Here is a blown up version of a 40 pixels wide rescaling using that method instead:

resize_scaledinstance_blowup

Ah, much better. Why is this? I don't know. If there is anyone out there that can give me details on why this is I'm more than happy to be educated.

So, if you want to copy my method, please have a look at ImageResizer.java. The version calling a verbatim copy of the suggested solution from Sun's FAQ is in the method sunResize() and the better looking version is in resize().

A CRC-32 reversal implementation

August 5th, 2008

(This post is mainly intended for fellow geeks. Non-programming readers of this blog may safely ignore this, I promise you won't be missing out on anything useful.)

The CRC-32 checksum algorithm is everywhere. It is used to detect random data corruption in ethernet packets, PNG graphics files and—as it turns out—zip files. The basic idea is that a 4 byte checksum of a sequence of bytes of arbitrary length is calculated using a specific algorithm. The sender of a message constructs a checksum of the message and send it along with the actual data, and then the receiver can compare the checksum with it's own checksum calculated from the payload data and use that information to detect random data corruption.

The algorithm is designed to be fast and easy to implement in hardware. You can view it as a machine that you feed bytes of data. At any time you can query the machine for a checksum value of all the data fed into the machine. Each byte fed alters it's internal state so that a different 4 byte checksum value is returned.
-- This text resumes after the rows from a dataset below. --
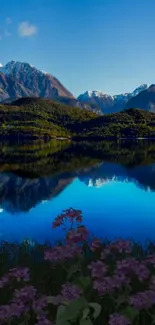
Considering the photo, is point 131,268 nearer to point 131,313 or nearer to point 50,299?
point 131,313

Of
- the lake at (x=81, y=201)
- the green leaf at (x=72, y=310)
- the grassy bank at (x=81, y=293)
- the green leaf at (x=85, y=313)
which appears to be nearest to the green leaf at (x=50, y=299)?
the grassy bank at (x=81, y=293)

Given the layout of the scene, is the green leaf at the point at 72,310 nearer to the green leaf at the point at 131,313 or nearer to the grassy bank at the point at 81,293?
the grassy bank at the point at 81,293

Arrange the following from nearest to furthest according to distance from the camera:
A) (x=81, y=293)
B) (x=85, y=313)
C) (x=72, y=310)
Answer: (x=85, y=313) < (x=72, y=310) < (x=81, y=293)

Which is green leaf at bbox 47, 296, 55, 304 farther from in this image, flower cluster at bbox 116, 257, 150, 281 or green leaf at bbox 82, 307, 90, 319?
flower cluster at bbox 116, 257, 150, 281

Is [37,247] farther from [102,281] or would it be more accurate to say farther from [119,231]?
[119,231]

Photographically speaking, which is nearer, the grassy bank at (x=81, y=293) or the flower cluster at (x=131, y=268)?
the grassy bank at (x=81, y=293)

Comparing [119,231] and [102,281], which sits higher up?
[102,281]

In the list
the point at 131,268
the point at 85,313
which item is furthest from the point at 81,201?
the point at 85,313

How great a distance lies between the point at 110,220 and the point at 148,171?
41.6 metres

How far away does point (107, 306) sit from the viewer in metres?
8.51

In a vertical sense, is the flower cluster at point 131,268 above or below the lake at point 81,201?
above

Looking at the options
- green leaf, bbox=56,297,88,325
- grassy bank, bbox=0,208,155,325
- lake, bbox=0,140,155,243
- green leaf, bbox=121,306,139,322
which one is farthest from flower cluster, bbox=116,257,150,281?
lake, bbox=0,140,155,243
Even a single bit change in the incoming data will alter the checksum to a completely different value.

The algorithm is explained in a very detailed way with impressive clarity in A painless Guide to CRC error detection algorithms so if you are interested, please read that document.
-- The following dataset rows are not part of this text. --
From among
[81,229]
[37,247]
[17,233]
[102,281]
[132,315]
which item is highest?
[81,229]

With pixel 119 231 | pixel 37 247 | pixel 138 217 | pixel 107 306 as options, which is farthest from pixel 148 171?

My conundrum with regards to CRC-32 was that I would like to make a short-cut, calculating the resulting checksum of a short dynamic sequence of bytes (an ID3 tag) combined with a longer, static sequence of bytes (an MP3 file) without needing to re-calculate the checksum of the whole every time the dynamic part changed.

So, what to do. Calculating a backwards CRC-32 value for the latter part of the stream to be combined with the checksum of the dynamic part seems to be too hard a problem to solve. However, I got a tip from a friend that with a 4 byte sequence of "compensation data" the checksum can be reset to whatever value one chooses. That way the dynamic tag plus four well chosen bytes can be reset to a known good state for the CRC-32 machine to chug along from and arrive at a known destination.
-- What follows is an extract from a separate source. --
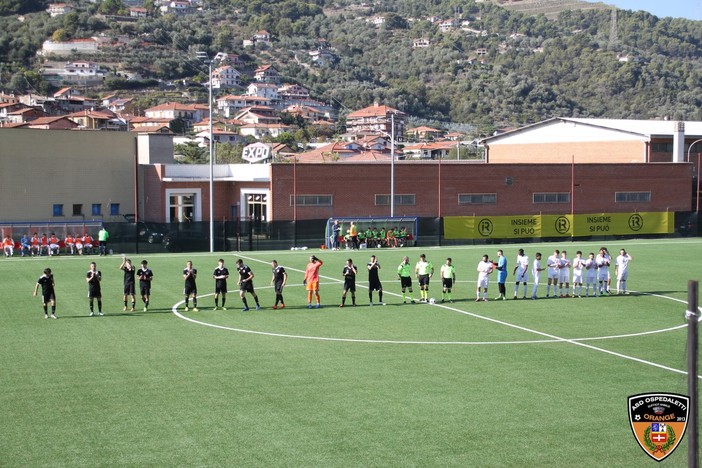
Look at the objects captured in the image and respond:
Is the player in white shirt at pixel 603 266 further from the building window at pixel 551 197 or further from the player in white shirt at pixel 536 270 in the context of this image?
the building window at pixel 551 197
I got a link to a paper describing an algorithm to calculate the magic compensation bytes, but I think that the description of the algorithm was so complicated that I decided to figure out a way to do it on my own. So, I did. After a bit of experimenting looking at the table based algorithm used in the GNU Classpath CRC32.java I found out a way to calculate the magic reversal bytes as a function of some current checksum as well as a desired checksum.

I have released the resulting CRC32Compensator.java under the MIT Free Software license, in the hope that someone else will find it useful or instructive.